# Do I really need "Blue" LED option?



## Aqua07 (Jul 9, 2012)

Hi folks - I never owned a plant lighting system that has the capability to cast blue light before (for nighttime), and I don't have a sense on how nice it looks, etc. Is there any benefit in having this option? I'll be ordering a light soon but is only white LEDs, so wondering if I should get a model that has the blue lighting capability as well?

Thanks


----------



## jellopuddinpop (Dec 12, 2016)

The blue moonlight is purely cosmetic. I think it looks pretty, but it doesn't benefit the plants at all.


----------



## Cally95 (Sep 29, 2013)

I found it to be a neat feature at first but only turned it on once or twice. After that I never turned it on again


Sent from my iPhone using Tapatalk


----------



## jeffkrol (Jun 5, 2013)

There are more "fun" colors..


----------



## tamsin (Jan 12, 2011)

I always think most of the blues look really unnatural. I'd rather have a very dim whitish for moonlight. 

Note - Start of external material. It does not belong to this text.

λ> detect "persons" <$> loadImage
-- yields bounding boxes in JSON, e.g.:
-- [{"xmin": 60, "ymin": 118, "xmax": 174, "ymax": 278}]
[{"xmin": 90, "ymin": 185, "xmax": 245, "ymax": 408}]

What light is that jeffkrol?


----------



## jeffkrol (Jun 5, 2013)

tamsin said:


> I always think most of the blues look really unnatural. I'd rather have a very dim whitish for moonlight.
> 
> What light is that jeffkrol?


Not sure.. not my tank.. It's a RGBW type though..
Setting is set for blue/green (cyan) and low percent..

Not too many lights offer enough "bells and whistles" to set moonlight color though IF they even do it..
AI prime and Radions do.. Possibly new CC 24/7 (?) .. DIY's and Current Satellite plus PRO(from memory)....
Would need to verify each though..
Adding a simple RGB strip to any light is a simple and cheap option..


----------



## JusticeBeaver (Oct 28, 2017)

Blue specific LEDs will provide more "useful" light to your plants since chlorophyll a absorbs in the blue and red light spectrum while consuming less energy since all the energy is put into emitting that one wavelength. That being said, just get the lights that make your aquarium look best and provide good growth.


----------



## Aqua07 (Jul 9, 2012)

I settled in for a white LED and no colors of any sort. Can't picture myself using color lighting


----------



## Triport (Sep 3, 2017)

tamsin said:


> I always think most of the blues look really unnatural. I'd rather have a very dim whitish for moonlight.
> 
> What light is that jeffkrol?


With the Current USA LED Plus Pro you can set any color light at any strength as your moonlight choice.


----------



## PlantedRich (Jul 21, 2010)

If one is looking for a "cool" factor in tank lighting, I might suggest going a cheap way ---if it fits what you like. I like the spooky "cool" feeling of only lighting part of the tank as an intermediate phase between off and on. I use it more at night to prep the fish for sleeping. 
I like to be able to watch how the fish begin to shift and change as they know dark is coming. I study my fish way too much but find it really entertaining to watch as each settles into the area they plan for the coming darkness. 
Easy enough to try it to see how it feels for you? I use a canopy which gives me full range of options for hanging, yet hiding, anything I want to use as lighting so a simple extension cord with as many bulbholders as I feel right, works when put on a second timer. 
I like seeing the big boys lurking around in the semi-gloom.


----------